We have been testing MySQL/Galera cluster with various benchmarks and one exercise in our test plan is to try clustering performance in web application level. We picked Drupal as our first target application and composed cluster from identical Drupal instances. Each Drupal node has local MySQL database and we cluster the databases with Galera synchronous multi-master replication system. As a result, the effects of http requests hitting any Drupal node, will be synchronously replicated to the whole cluster.

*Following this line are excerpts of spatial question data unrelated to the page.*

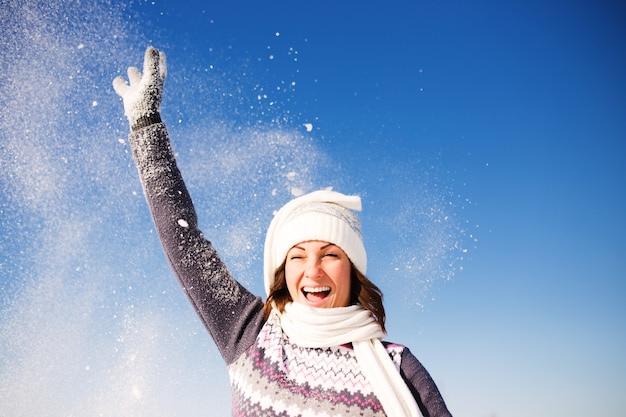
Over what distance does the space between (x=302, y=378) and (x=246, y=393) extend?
0.34m

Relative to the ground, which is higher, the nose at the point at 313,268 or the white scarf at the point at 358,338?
the nose at the point at 313,268

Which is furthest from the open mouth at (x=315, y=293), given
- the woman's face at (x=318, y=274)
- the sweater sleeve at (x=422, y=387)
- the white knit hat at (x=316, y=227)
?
the sweater sleeve at (x=422, y=387)

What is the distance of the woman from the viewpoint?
115 inches

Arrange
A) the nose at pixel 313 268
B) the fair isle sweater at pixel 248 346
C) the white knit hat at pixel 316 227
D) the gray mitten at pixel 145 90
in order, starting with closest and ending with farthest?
the fair isle sweater at pixel 248 346
the nose at pixel 313 268
the white knit hat at pixel 316 227
the gray mitten at pixel 145 90

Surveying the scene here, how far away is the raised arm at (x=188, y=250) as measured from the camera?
3.25 metres

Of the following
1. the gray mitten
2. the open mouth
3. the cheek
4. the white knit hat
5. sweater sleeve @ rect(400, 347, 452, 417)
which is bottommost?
sweater sleeve @ rect(400, 347, 452, 417)

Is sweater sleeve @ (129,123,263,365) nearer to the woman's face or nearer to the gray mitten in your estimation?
the gray mitten

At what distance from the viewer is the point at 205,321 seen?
10.7ft

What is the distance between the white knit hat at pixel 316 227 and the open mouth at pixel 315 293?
0.31 metres

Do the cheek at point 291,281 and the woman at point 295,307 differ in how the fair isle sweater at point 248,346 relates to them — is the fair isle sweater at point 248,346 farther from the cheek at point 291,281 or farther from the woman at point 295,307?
the cheek at point 291,281

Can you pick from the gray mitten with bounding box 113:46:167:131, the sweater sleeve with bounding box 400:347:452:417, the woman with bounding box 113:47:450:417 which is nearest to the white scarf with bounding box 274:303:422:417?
the woman with bounding box 113:47:450:417

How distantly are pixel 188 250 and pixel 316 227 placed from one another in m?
0.86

Alex wrote a detailed article about the benchmarking session. I present here just an executive summary and go directly to the final results.

Test Platform
We tested the Drupal cluster with Amazon EC2 small instances. Small instance is not particularly suitable for web platform due to long latencies, but we got our baseline figures from this setup, and decided to run more high end tests later on.

Running the test, shows strong unbalance between Apache/Drupal and MySQL CPU usages. MySQL consumes just 5-10% of the CPU and rest goes for Apache. Resource-wise, it would make sense to create separate farm for web servers and have a small MySQL cluster serving the farm. However, our test configuration has some advantages as well:
  • It is easy to setup, each node is identical
  • Local MySQL gives faster response to Drupal
  • It is possible to fallback on one node only

For the test session, we created clusters from 1-4 Drupal instances.

The Test
For testing, we used a jmeter test, which runs three thread groups:
  1. Posters - create new pages in the system
  2. Commenters - read pages and add comments to the stories
  3. Browsers - just keep on reading pages in the system
The jmeter http load goes through glb load balancer to the Drupal cluster. Each http request can hit any cluster node at will.


Results

Final results show quite linear scalability:

















Nodes Users Request rate Latency Error rate
(req/min) (ms) (%)
---------------------------------------------------
1 40 129 3950 0.07
2 80 259 3960 0.06
3 120 387 3700 0.05
4 160 514 3490 0.12



Scaling continues linearly up to four nodes and we did not try with larger cluster sizes.

Near Future
Alex promised to continue with Drupal testing and run the tests with EC2 large instances to get reasonable latencies. Results from these experiments should appear in the near future.

We are also presenting Galera clustering in the Percona Performance Conference and can provide ad-hoc demonstrations for anybody interested there.